I don’t know about you but I find it’s hardest to love people who are hard to love. People who are hard to like. People who are unkind to me. It’s something I’ve struggled with over the past couple of years in particular, in no small part because there are people in close proximity to me who have fallen into that category.
It makes me think about our 19 month old purebred British bulldog, Charlie… who loves everyone and everything… people, dogs, cats, birds, insects, you name it. If it’s alive, he loves it.
Since Charlie has always been such a loving dog, we didn’t think twice about volunteering to look after another dog… an older Portuguese Water dog named Lottie. Charlie was enthralled to have ‘company’ and immediately decided they were ‘best buds’. Anything Lottie did, Charlie did. If she walked down the hall, Charlie was walking right behind her, matching her pace. If she laid down, he laid down. If she got up and moved to a new place, Charlie got up and moved too. So cute… but not for long. It quickly became evident that Lottie didn’t have the same ‘lovin’ feeling towards Charlie as he had towards her.
Maybe she thought his ‘love’ seemed suspiciously like ‘stalking’. Maybe she was getting crotchety in her advancing age. Or maybe she just didn’t care for a certain British bulldog. Regardless, she let her displeasure be known. She barked at Charlie… lunged at Charlie… and even bit Charlie on a couple of occasions. The more he didn’t ‘get’ it… the more pronounced her actions became. It got to the point where she would lose it if she entered a room and even set eyes on him (who we were keeping in a different space as much as possible at that point). Lottie went out of her way to communicate that she wanted nothing to do with Charlie… a fact that truly seemed to perplex him.
No matter how extreme Lottie’s actions or reactions were, Charlie never once retaliated. Never once barked, bit, growled, or lunged. He loved Lottie even though she was being less than lovable and certainly less than kind toward him.
Right from the time he was born, it has been Charlie’s practice to exhibit loving behavior toward others. In fact, when we were considering which puppy to adopt, Charlie stood out from the rest because he just took whatever abuse the other dogs heaped on him… including lunging, snarling, and biting.
Charlie’s example reminds me of some truths that I need to apply more consistently in my life, starting today:
- If someone doesn’t love you, love them anyway.
- Be yourself even if someone doesn’t appreciate who you are.

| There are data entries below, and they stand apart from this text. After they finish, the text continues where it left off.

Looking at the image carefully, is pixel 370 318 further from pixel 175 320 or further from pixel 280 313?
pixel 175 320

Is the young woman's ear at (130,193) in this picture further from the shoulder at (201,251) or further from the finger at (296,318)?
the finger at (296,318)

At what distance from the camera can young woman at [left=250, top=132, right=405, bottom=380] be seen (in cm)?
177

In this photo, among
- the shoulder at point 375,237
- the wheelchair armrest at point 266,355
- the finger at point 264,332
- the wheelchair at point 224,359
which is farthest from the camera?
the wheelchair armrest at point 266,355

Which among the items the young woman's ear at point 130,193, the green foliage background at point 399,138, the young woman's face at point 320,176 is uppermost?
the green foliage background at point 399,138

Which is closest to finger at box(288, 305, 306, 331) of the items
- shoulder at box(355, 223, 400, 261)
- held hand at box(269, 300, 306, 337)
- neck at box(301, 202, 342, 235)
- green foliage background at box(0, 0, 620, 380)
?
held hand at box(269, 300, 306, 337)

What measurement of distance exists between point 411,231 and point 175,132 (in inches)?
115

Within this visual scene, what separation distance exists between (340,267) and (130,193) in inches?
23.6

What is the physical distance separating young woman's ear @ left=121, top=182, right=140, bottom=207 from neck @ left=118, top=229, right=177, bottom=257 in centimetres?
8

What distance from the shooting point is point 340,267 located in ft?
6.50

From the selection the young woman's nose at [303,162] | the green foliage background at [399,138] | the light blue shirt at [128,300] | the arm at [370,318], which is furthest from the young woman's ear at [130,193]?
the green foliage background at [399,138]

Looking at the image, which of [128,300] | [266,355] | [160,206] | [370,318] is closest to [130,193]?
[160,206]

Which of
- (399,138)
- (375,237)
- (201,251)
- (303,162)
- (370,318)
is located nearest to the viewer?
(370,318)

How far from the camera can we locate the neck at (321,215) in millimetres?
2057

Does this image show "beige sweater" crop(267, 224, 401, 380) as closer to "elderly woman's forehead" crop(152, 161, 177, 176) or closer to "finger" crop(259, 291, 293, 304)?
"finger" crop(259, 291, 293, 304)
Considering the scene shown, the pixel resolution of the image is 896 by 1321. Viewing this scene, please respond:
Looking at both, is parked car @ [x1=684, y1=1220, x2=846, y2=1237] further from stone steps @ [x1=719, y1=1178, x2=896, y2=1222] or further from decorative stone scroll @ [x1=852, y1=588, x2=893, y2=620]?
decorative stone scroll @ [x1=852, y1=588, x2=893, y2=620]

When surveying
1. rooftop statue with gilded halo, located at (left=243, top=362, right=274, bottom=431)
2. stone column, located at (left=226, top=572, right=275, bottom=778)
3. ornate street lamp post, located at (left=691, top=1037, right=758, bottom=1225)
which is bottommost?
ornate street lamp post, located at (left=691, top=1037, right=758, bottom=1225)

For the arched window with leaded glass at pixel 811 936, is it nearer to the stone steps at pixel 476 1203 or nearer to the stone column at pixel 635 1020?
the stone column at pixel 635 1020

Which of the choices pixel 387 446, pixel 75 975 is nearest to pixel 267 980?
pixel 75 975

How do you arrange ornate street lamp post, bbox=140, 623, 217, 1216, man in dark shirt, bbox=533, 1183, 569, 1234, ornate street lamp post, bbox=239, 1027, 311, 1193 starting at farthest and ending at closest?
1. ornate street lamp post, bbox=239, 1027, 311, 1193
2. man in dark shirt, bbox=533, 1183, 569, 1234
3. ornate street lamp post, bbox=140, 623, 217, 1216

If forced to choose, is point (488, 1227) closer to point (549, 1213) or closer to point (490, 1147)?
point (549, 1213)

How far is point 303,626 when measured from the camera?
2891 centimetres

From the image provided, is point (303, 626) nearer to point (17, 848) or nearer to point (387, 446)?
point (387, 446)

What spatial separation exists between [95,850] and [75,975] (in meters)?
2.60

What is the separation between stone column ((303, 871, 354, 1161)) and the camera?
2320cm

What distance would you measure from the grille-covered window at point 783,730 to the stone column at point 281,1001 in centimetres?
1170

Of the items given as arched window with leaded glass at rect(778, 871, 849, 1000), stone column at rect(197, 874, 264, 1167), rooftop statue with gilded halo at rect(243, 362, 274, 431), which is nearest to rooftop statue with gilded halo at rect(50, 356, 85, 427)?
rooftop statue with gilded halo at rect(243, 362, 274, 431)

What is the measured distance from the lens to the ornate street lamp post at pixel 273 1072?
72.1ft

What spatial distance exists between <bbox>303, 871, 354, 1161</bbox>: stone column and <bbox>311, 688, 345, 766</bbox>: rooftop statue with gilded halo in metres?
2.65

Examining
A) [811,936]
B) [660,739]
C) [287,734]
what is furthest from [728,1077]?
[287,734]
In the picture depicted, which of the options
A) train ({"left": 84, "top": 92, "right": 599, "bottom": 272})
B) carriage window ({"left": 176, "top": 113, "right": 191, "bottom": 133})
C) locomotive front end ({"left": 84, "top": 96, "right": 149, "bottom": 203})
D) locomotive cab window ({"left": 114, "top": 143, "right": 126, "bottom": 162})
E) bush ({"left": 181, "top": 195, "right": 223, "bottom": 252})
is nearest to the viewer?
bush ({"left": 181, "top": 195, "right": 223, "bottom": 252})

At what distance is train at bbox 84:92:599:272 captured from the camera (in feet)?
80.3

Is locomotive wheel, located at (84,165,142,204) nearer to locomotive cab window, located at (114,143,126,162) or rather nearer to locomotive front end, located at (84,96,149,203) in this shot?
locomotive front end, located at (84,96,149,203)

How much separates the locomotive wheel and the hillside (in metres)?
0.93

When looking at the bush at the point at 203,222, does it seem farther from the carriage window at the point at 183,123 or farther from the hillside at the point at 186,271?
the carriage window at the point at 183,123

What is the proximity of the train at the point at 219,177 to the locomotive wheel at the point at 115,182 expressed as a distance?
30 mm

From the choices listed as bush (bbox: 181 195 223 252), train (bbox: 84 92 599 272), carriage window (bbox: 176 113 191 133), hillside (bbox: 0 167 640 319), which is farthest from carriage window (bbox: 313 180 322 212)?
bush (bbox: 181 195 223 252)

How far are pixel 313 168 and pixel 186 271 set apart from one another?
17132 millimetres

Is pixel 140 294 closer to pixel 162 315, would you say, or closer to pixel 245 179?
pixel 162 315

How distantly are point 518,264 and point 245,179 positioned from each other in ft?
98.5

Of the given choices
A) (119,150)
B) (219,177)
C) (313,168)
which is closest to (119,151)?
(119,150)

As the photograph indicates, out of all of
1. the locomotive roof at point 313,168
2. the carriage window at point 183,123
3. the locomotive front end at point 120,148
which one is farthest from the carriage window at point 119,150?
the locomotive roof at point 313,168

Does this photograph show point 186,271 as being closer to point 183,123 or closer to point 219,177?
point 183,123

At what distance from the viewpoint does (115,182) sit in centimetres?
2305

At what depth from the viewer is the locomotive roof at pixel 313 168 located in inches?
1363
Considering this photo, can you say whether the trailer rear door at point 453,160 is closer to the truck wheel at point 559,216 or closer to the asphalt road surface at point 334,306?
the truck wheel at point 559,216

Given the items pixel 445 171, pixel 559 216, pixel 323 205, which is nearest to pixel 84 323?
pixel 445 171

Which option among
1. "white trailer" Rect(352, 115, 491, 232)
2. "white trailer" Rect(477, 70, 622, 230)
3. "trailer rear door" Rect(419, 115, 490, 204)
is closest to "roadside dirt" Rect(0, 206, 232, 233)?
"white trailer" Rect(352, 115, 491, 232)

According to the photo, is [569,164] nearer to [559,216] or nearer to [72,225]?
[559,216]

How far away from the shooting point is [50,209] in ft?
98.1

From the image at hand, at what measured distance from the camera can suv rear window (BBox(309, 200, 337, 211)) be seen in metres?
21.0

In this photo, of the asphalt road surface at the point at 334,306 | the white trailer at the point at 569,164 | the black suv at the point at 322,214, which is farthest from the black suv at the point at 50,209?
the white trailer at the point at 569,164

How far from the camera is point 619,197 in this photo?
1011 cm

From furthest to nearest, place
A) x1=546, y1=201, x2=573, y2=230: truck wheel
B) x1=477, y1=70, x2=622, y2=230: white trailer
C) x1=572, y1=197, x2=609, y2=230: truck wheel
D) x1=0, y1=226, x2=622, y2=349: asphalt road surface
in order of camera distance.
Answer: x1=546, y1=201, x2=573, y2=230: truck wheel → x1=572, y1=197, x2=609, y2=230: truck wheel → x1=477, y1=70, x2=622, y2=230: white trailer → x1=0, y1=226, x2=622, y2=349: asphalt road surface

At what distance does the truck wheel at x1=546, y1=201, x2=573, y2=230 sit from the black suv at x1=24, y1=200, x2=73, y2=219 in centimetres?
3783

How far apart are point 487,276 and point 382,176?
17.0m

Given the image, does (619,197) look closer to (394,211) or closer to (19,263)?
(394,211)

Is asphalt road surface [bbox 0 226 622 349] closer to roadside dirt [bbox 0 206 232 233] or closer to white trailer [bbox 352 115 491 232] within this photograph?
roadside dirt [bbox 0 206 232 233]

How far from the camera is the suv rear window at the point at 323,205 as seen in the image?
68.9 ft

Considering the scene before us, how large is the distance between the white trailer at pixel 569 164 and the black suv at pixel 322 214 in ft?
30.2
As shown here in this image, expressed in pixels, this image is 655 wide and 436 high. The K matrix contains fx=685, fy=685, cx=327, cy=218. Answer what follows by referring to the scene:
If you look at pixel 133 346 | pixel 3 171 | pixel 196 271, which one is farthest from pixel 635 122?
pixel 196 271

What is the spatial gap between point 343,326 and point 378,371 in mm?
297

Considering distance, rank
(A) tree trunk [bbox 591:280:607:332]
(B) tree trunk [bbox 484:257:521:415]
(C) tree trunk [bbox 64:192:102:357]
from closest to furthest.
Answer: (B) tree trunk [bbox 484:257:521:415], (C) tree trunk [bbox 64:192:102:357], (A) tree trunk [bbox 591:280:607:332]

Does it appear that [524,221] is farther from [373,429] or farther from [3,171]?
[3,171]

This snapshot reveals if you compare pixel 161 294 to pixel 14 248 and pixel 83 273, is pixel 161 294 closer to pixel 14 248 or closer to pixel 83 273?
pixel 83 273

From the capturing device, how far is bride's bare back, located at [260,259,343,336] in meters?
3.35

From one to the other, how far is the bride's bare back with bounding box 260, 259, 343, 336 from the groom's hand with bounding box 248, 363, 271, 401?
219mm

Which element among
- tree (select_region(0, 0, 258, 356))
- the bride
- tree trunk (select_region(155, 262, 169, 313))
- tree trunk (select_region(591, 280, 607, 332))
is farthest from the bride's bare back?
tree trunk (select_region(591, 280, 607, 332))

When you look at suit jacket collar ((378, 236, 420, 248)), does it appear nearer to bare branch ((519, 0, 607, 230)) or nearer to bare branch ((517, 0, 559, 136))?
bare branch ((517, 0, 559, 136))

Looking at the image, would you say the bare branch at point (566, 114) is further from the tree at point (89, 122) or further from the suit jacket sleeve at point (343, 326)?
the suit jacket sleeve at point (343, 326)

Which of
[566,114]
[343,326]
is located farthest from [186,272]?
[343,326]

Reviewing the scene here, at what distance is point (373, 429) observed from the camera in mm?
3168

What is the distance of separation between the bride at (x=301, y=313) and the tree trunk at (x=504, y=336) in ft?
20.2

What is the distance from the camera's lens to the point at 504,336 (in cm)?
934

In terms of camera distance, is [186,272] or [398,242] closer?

- Know who you are and be that person. Not everyone will like you but that’s ok. You can still love them.
- It’s possible to love people you don’t particularly like. Consider your immediate and extended family, and I suspect you’ll come up with at least one person who falls into that category.
- Your attitude doesn’t depend on someone else. No one can take away your joy unless you let them.
- Love should be unconditional. That’s what we hope for from others so why should we give anything less.
- Love is a feeling but it’s also a choice. Choosing to love inspires us to feel more loving which, in turn, increases our joy.
- Not everyone can handle ‘full-on’ Charlie (which is why our dogsitting days are a thing of the past…).